DLP Insights


Categories: DLP Insights, Legislation

26 May 2010
Here are some of the main labour law amendments of the so called "Work related act" (presented by the chairman Maurizio Castro, PDL party) that may be examined by the Labour Commission of the Senate:
     as per the compulsoriness of the arbitration, an employee of the private sector will be able to decide, before signing the employment contract, to apply to the arbitration clause with reference to every dispute that could arise during the employment relationship.

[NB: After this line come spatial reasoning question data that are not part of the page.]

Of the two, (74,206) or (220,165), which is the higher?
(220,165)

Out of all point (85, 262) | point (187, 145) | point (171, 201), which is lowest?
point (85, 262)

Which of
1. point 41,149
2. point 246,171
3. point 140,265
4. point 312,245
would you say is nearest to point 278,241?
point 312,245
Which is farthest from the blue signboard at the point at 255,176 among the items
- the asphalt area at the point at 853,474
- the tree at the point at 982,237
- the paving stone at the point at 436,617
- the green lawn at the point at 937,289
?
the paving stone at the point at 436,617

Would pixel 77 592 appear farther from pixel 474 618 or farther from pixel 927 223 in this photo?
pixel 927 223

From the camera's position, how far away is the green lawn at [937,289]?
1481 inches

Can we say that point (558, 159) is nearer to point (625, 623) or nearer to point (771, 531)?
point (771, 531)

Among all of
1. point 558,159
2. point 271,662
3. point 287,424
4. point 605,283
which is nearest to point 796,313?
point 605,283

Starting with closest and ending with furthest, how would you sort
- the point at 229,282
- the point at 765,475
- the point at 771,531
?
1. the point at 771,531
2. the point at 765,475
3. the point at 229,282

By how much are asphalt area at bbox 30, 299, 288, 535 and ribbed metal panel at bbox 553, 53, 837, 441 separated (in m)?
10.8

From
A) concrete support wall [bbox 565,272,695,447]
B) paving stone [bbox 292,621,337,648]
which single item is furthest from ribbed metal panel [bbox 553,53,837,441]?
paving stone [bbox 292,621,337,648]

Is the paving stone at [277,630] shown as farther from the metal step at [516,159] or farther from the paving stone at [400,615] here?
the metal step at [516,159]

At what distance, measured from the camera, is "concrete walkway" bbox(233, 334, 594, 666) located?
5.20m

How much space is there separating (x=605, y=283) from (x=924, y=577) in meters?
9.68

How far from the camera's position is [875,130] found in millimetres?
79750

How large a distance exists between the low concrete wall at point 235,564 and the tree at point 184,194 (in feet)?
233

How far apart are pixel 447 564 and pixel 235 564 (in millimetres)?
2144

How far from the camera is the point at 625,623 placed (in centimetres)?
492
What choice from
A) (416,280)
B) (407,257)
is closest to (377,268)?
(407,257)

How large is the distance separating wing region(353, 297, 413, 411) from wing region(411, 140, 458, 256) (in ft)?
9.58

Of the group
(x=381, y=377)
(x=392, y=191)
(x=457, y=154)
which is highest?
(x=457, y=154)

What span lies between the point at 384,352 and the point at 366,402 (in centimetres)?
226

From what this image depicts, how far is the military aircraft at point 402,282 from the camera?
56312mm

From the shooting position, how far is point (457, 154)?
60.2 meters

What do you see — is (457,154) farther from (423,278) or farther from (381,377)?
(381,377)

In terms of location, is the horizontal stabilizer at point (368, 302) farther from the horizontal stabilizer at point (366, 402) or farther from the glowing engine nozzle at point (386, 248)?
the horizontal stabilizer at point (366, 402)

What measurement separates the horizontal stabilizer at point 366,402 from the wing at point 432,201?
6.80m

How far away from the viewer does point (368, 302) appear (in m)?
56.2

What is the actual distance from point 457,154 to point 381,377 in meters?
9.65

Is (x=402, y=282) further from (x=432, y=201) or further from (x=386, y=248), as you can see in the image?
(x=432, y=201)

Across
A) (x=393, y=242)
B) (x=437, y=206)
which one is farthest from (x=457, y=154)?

Such clauses may be certificated by the so called “Authentication Commissions”. Considering that, the amendment approved by the Chamber of Deputies which, on the contrary, allows to employees to settle on, for every dispute, to apply to the arbitrator or to the judge would be made useless;
     as legal terms of challenge, the dismissal may be challenged by the employee within 270 days (instead of 180) starting from the deposit of the claim at the office of the court’s clerk or from the communication of the required attempt of settle or arbitration;
     in case of oral dismissal, the aforesaid dismissal may be challenged by the employee within 90 days (instead of 60). If the employer did not justify the measure, the legal term to impugn starts by the date which the dismissal causes had to be communicated within;
    as per the so called “amnesty” regarding the ongoing and coordinated collaborations, the employee may have offered to the employer the drawing up of a subordinate employment contract, also with a fixed term, within the 30th September 2008, and, afterwards the approval of the Labour attachment, may offer to the collaborator an open-ended employment contract “with equivalent duties to those one assessed”, as mentioned in the aforesaid law.